פּוּאָה H6312 "Puah, Pua, Phuvah",
פּוּאָ֛ה Meekrap (Rubia tinctorum L.)
Bijbel
In de Bijbel komt de plant alleen voor als eigennaam bij een drietal
personen, nl. bij een zoon van Issachar (Gen 46:13), de vader van de
richter Tolah (Richt 10:1) en bij een van de vroedvrouwen die de farao
weerstonden (Ex. 1:15). Hoewel dit laatste niet zeker is en van
Egyptische oorsprong kan zijn.
Terminologie
De Hebreeuwse naam voor Meekrap is פּוּאָ֛ה puah, puvah of fuah, in het Arabisch fuwwa.
Botanie
Taxonomische indeling |
- Rijk: Plantae (Planten)
- Superdivisie: Spermatophyta
|
De plant Meekrap (Rubia tinctorum) is een zeer oud gewas waar men uit de wortelstok een rode kleurstof won.
Verspreidingsgebied
Het oorspronkelijke verspreidingsgebied van de plant is Klein-Azië en het oostelijk Middellandse-Zeegebied.
Geschiedenis
Steden in dit gebied zoals Thyatira en Sardis waren bekend geworden wegens hun productie en handel van purperen stoffen. Zo wordt in de Bijbel gesproken over een zekere Lydia die een purperverkoopster was en woonde in de stad Thyatira (Hand 16:14) en een volgeling was van Paulus. Hoe belangrijk de productie van deze purperen verfstoffen was blijkt dat ze tot in de vorige eeuw toe onder de naam "Turkey Red" verkocht.

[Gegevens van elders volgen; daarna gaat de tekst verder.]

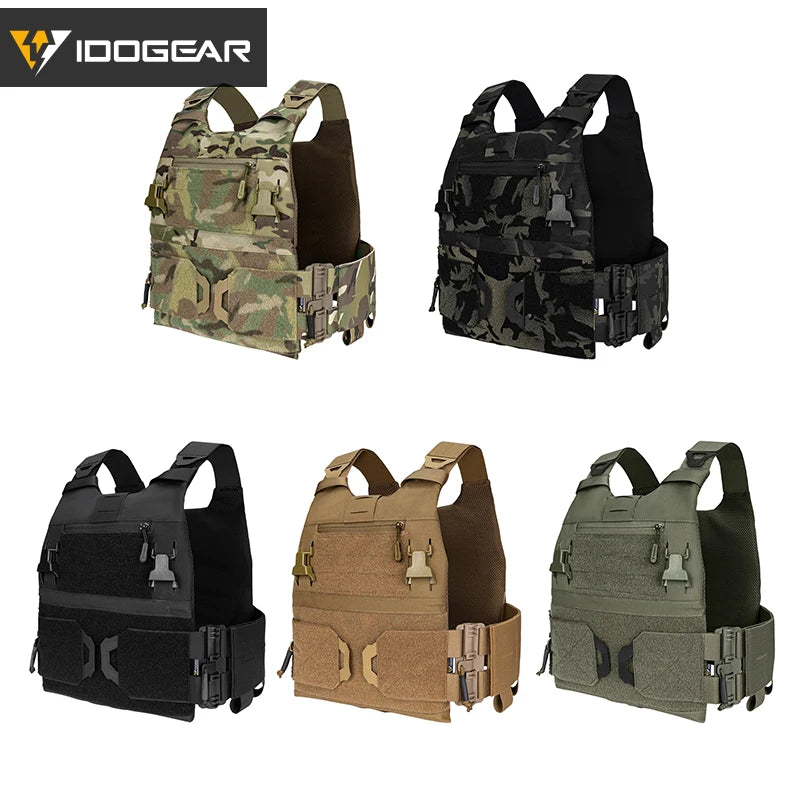 Gilet tactique IDOGEAR FCSK 30EX MOLLE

Bij kledingstukken gevonden bij archeologische opgravingen in Israël is
gebleken dat de rode kleurstof van de Meekrap was. In de vijftiende
eeuw was Nederland het belangrijkste productiegebied van de Meekrap, en
dan vooral in Zeeland.
Helaas is door het veelvuldig gebruik, de Meekrap een zeldzame verschijnen geworden in alle boven genoemde gebieden. Misschien dat de plant zich kan herstellen, nu er chemische kleurstoffen voor in de plaats zijn gekomen.